The tragic Western allowed the Aussie actor a chance to finally erase the teen-hunk label that he was saddled with ever since his breakthrough in 1999's 10 Things I Hate About You, Disney's high-school takeoff on Shakespeare's The Taming of the Shrew. Ledger not only earned respect for his work on Brokeback but also won an Oscar nomination for his efforts.

He also met and fell for his co-star Michelle Williams. The romance lasted long enough to produce daughter Matilda, now 2.

Ledger, whose first name was taken from Heathcliff in the gothic literary romance Wuthering Heights, told USA TODAY in 2005 that his performance in Brokeback was inspired by his 60-year-old uncle who hid his homosexuality most of his life.

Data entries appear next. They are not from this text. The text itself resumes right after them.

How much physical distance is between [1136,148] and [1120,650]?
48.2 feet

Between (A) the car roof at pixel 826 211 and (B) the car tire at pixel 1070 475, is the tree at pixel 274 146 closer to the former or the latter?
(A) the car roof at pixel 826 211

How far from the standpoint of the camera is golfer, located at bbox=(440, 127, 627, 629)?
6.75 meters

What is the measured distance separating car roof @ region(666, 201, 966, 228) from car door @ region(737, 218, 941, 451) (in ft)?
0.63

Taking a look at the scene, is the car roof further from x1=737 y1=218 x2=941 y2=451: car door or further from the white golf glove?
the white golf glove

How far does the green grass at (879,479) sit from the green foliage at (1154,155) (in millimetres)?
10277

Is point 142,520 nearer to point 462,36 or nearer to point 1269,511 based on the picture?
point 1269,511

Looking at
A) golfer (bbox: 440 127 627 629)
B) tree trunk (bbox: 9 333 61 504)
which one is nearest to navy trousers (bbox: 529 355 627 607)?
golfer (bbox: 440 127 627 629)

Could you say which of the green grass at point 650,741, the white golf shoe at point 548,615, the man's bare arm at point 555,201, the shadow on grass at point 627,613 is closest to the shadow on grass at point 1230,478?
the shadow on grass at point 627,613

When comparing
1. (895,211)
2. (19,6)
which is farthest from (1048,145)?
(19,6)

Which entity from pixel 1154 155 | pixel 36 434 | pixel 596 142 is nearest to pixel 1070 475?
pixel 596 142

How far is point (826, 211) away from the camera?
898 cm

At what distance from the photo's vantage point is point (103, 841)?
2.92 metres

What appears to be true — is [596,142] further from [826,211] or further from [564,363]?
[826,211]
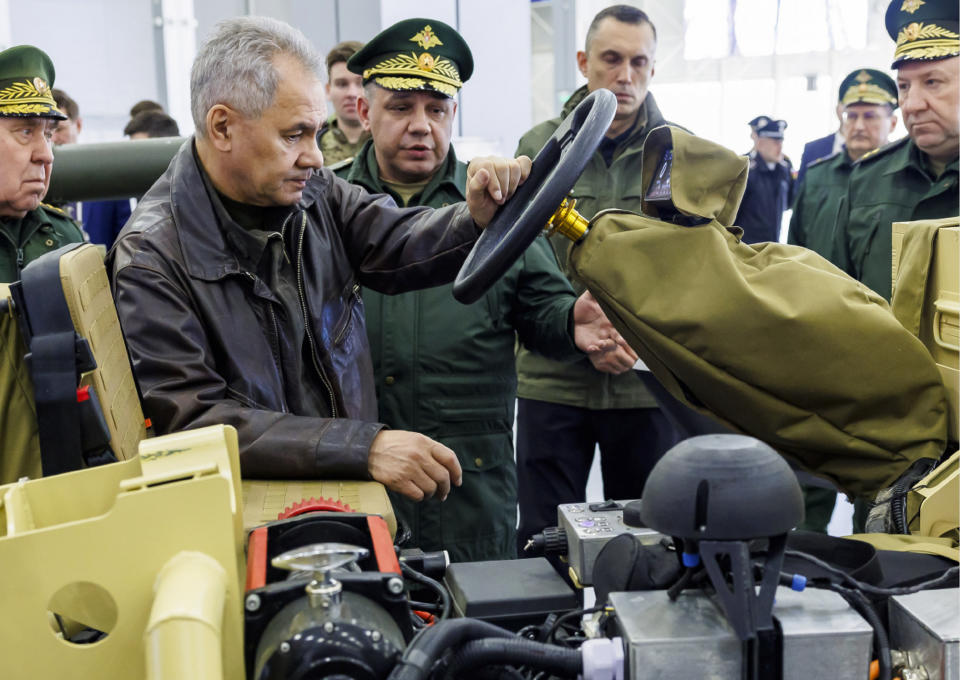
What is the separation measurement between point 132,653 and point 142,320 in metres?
0.72

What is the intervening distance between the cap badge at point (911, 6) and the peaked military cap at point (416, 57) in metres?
1.25

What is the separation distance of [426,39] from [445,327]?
0.68 metres

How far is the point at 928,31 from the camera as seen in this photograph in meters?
2.60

"It was only a couple of years ago that he really came out to me and my friends," he said. "He is really tough, the most masculine man out there. He had to overcompensate." Following his example, "I wanted to create the most masculine character I've played to date."

Until Brokeback, the depth of his latent talent was kept in a closet. Only his role as Billy Bob Thornton's browbeaten son in Monster's Ball hinted at his mostly untapped emoting ability. He and Mel Gibson did make an interesting father-son pairing in the 2000 Revolutionary War epic, The Patriot.

The majority of Ledger's résumé, until recently, was a litany of premises gone wrong (A Knight's Tale, The Order) and missed opportunities (The Brothers Grimm, Lords of Dogtown).

Lately, his work opportunities were looking up. In 2007, he performed one of six interpretations of Bob Dylan in I'm Not There. Most impressively, he won a role of a lifetime as The Joker, complete with a lipstick-smeared leer, in The Dark Knight, this summer's highly anticipated follow-up to 2005's Batman Begins.

He called playing the Caped Crusader's nemesis "the most fun I've ever had with a character. He's just so out of control — no empathy. He's a sociopath, a psychotic, mass-murdering clown. And, I'm just thoroughly enjoying it."

As for personal happiness, he seemed to have found it, at least for a time, with Williams and their baby.

"Any hype or excitement around work doesn't mean anything," he told USA TODAY in the fall of 2005. "Having this child takes any pressure off my shoulders in terms of what people think of the movies. It doesn't matter."